Exercise: All entries are to be given again verbatim.

Excerpted data:
..............................
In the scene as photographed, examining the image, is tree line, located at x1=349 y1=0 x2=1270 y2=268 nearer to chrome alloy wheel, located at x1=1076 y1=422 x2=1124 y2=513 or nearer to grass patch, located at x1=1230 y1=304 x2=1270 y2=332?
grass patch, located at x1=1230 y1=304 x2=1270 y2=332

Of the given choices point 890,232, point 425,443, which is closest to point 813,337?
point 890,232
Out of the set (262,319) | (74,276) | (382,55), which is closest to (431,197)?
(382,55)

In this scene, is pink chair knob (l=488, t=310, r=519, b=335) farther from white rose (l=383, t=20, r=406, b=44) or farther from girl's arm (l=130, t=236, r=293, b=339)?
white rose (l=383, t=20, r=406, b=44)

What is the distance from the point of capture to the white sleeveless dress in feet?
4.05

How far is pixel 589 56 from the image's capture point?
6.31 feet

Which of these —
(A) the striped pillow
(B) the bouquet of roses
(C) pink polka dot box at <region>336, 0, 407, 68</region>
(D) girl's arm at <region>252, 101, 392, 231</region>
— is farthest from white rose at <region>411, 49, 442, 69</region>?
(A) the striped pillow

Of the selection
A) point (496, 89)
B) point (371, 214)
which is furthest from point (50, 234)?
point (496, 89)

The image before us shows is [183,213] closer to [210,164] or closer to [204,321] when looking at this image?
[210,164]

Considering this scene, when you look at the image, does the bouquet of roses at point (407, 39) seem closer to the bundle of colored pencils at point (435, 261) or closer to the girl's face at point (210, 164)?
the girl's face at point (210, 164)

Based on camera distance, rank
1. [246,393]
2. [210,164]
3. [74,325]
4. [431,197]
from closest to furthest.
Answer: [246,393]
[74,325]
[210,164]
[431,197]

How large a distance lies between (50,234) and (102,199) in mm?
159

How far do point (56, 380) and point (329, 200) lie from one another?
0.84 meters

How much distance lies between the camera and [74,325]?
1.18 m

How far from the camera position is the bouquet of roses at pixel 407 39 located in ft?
..............................
Output of the exercise:
In the scene as photographed, examining the image, is tree line, located at x1=349 y1=0 x2=1270 y2=268 nearer to chrome alloy wheel, located at x1=1076 y1=422 x2=1124 y2=513 or nearer to grass patch, located at x1=1230 y1=304 x2=1270 y2=332?
grass patch, located at x1=1230 y1=304 x2=1270 y2=332

Of the given choices point 890,232, point 425,443, which is closest to point 813,337?
point 890,232
Out of the set (262,319) | (74,276) | (382,55), which is closest to (431,197)?
(382,55)

In this scene, is pink chair knob (l=488, t=310, r=519, b=335) farther from white rose (l=383, t=20, r=406, b=44) or farther from girl's arm (l=130, t=236, r=293, b=339)?
white rose (l=383, t=20, r=406, b=44)

What is the distance from the point of capture to the white sleeveless dress in feet?
4.05

How far is pixel 589 56 from the image's capture point?
6.31 feet

Which of these —
(A) the striped pillow
(B) the bouquet of roses
(C) pink polka dot box at <region>336, 0, 407, 68</region>
(D) girl's arm at <region>252, 101, 392, 231</region>
— is farthest from white rose at <region>411, 49, 442, 69</region>?
(A) the striped pillow

Of the selection
A) point (496, 89)
B) point (371, 214)
which is furthest from point (50, 234)?
point (496, 89)

The image before us shows is [183,213] closer to [210,164] or closer to [204,321] when looking at this image?
[210,164]

Considering this scene, when you look at the image, does the bouquet of roses at point (407, 39) seem closer to the bundle of colored pencils at point (435, 261) or closer to the girl's face at point (210, 164)?
the girl's face at point (210, 164)

Based on camera distance, rank
1. [246,393]
2. [210,164]
3. [74,325]
4. [431,197]
from closest to furthest.
Answer: [246,393]
[74,325]
[210,164]
[431,197]

How large a distance lies between (50,234) and (102,199) in mm?
159

How far do point (56, 380) and point (329, 200) lie from one another?
0.84 meters

How much distance lies between the camera and [74,325]?
1.18 m

How far from the camera position is the bouquet of roses at pixel 407 39 located in ft?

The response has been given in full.